Reproduce the biography of Massimo Ferrin verbatim, in full.

■ **Text shown**
☆ ☆ ☆ ☆ ☆ ☆ ☆
Massimo Ferrin (born December 6, 1998) is a Canadian professional soccer player who currently plays as a forward for the HFX Wanderers of the Canadian Premier League.

Early life
Ferrin began playing youth soccer at age five with Mississauga SC. Afterwards, he played youth soccer with Vaughan Azzurri.

College career
In 2016, Ferrin began attending the University of Alabama at Birmingham, where he played for the men's soccer team. He scored his first collegiate goals on September 3, 2016, scoring twice in a 2-2 draw against the UNC Greensboro Spartans. After his freshman season, he was named to the Conference USA All-Freshman Team. After his sophomore season, he was named the team's Most Valuable Player and was named a Conference USA Second-Team All-Star. During his time at UAB, he scored eight goals in two seasons.
☆ ☆ ☆ ☆ ☆ ☆ ☆
■ **Material provided**

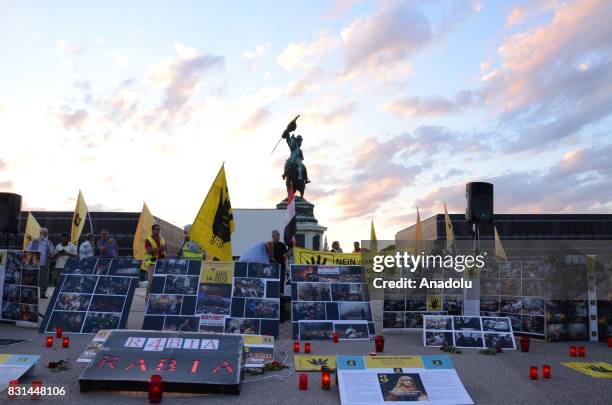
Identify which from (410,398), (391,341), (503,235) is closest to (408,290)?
(391,341)

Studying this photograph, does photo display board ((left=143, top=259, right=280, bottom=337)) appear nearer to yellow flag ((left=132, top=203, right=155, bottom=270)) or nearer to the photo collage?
☆ ☆ ☆ ☆ ☆ ☆ ☆
■ **Solved problem**
Massimo Ferrin (born December 6, 1998) is a Canadian professional soccer player who currently plays as a forward for the HFX Wanderers of the Canadian Premier League.

Early life
Ferrin began playing youth soccer at age five with Mississauga SC. Afterwards, he played youth soccer with Vaughan Azzurri.

College career
In 2016, Ferrin began attending the University of Alabama at Birmingham, where he played for the men's soccer team. He scored his first collegiate goals on September 3, 2016, scoring twice in a 2-2 draw against the UNC Greensboro Spartans. After his freshman season, he was named to the Conference USA All-Freshman Team. After his sophomore season, he was named the team's Most Valuable Player and was named a Conference USA Second-Team All-Star. During his time at UAB, he scored eight goals in two seasons.